▶ **Textauszug**
========

Rz. 76

Die Vorschrift des § 50d Abs. 3 EStG definiert ihren sachlichen Geltungsbereich durch den Verweis auf die "völlige oder teilweise Entlastung" nach Abs. 1 und 2. "Entlastung" bedeutet danach Entlastung von der Abzugssteuer nach § 50a EStG oder der KapESt, die nach einem DBA oder nach § 43b EStG zu gewähren ist, sowie die Fälle des § 50g EStG. In sachlicher Hinsicht ist daher nur der Steuerabzug bei Kapitalerträgen und nach § 50a EStG betroffen. Im Rahmen der Anwendung des Abs. 3 ist nur entscheidend, dass eine Entlastungsberechtigung nach den in Bezug genommenen Vorschriften vorliegt. Dagegen brauchen zwischengeschaltete Gesellschaft und Gesellschafter bei direktem Halten der Beteiligung nicht nach den gleichen Vorschriften entlastungsberechtigt zu sein. Maßgebend ist nur, dass eine Entlastungsberechtigung in entsprechender Höhe besteht.[1]

 

Rz. 77

Die Zahlung von Zinsen unterliegt regelmäßig nicht der Missbrauchsregelung des § 50d Abs. 3 EStG, da Zinszahlungen an beschr. Stpfl. nur in besonderen Fällen der beschr. Steuerpflicht und daher regelmäßig keiner Abzugssteuer unterliegen (§ 49 EStG Rz. 360). Das gilt auch, soweit die Zinsschranke nach § 4h EStG und § 8a KStG anwendbar ist. Anders als nach § 8a KStG a. F. werden die Zinsen nicht in verdeckte Gewinnausschüttungen umqualifiziert und unterliegen dann, selbst wenn sie nicht abzugsfähig sind oder später abzugsfähig werden, nicht der KapESt.[2] Die Vorschrift ist aber auf Zinszahlungen anwendbar, wenn im Einzelfall KapESt entsteht, etwa weil der Darlehensbetrag durch inl. Grundbesitz gesichert ist (§ 49 Abs. 1 Nr. 5 Buchst. c EStG) oder wenn ein Tafelgeschäft vorliegt, weil die Auszahlung der Zinsen gegen Übergabe der Zinsscheine erfolgt (§ 49 Abs. 1 Nr. 5 Buchst. d EStG).

========

▶ **Vorliegende Daten**
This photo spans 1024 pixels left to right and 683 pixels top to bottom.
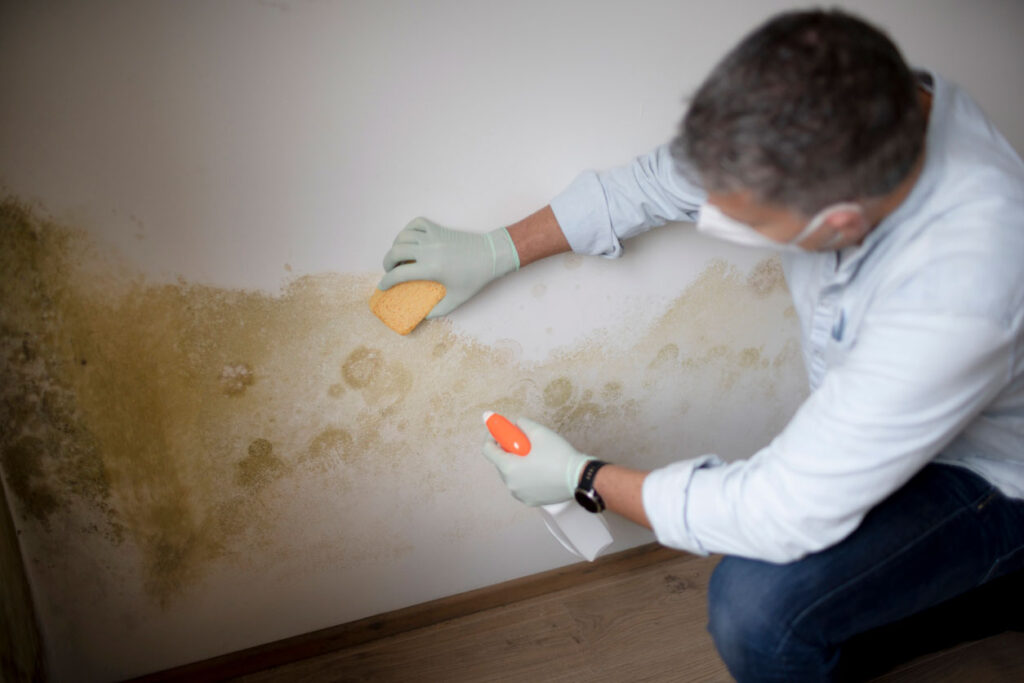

========

▶ **Aufgabe 1**
Beantworten Sie anhand des Auszugs zu § 50d Abs. 3 EStG die folgenden Fragen und kennzeichnen Sie die Antworten ebenso.
(a) Welcher Steuerabzug ist von § 50d Abs. 3 EStG in sachlicher Hinsicht betroffen?
(b) Weshalb unterliegt die Zahlung von Zinsen laut Auszug regelmäßig nicht der Missbrauchsregelung des § 50d Abs. 3 EStG?
(c) Welche zwei Fälle nennt der Auszug, in denen die Vorschrift auf Zinszahlungen anwendbar ist?
▶ **Aufgabe 2**
Führen Sie den Auszug zu § 50d Abs. 3 EStG im gleichen Stil über den letzten Satz hinaus fort.

▶ **Antwort 1**
(a) Nur der Steuerabzug bei Kapitalerträgen und der Steuerabzug nach § 50a EStG.
(b) Zinszahlungen an beschränkt Steuerpflichtige unterliegen nur in besonderen Fällen der beschränkten Steuerpflicht und daher regelmäßig keiner Abzugssteuer.
(c) Der Darlehensbetrag ist durch inländischen Grundbesitz gesichert (§ 49 Abs. 1 Nr. 5 Buchst. c EStG), oder es liegt ein Tafelgeschäft vor, weil die Zinsen gegen Übergabe der Zinsscheine ausgezahlt werden (§ 49 Abs. 1 Nr. 5 Buchst. d EStG).

▶ **Antwort 2**
 

Rz. 78

"Entlastung" ist die völlige oder teilweise Freistellung von oder Erstattung der Abzugssteuer nach den genannten Vorschriften. Durch den Verweis auf Abs. 1, 2 beschränkt die Vorschrift ihren Anwendungsbereich auf die Fälle des Quellensteuerabzugs, da diese Absätze nur anwendbar sind auf Einkünfte, die dem Steuerabzug unterliegen. Damit werden andere Einkünfte, bei denen eine Freistellung nach DBA erfolgt, die aber nicht dem Steuerabzug unterliegen, z. B. Erschleichen der Steuerentlastung bei Veräußerungsgewinnen, die nach den DBA regelmäßig nicht der beschr. Steuerpflicht unterliegen, nicht von Abs. 3 erfasst.[3] Diese Fälle können nach § 42 AO zu beurteilen sein; vgl. auch die Fallgestaltung in Rz. 65b.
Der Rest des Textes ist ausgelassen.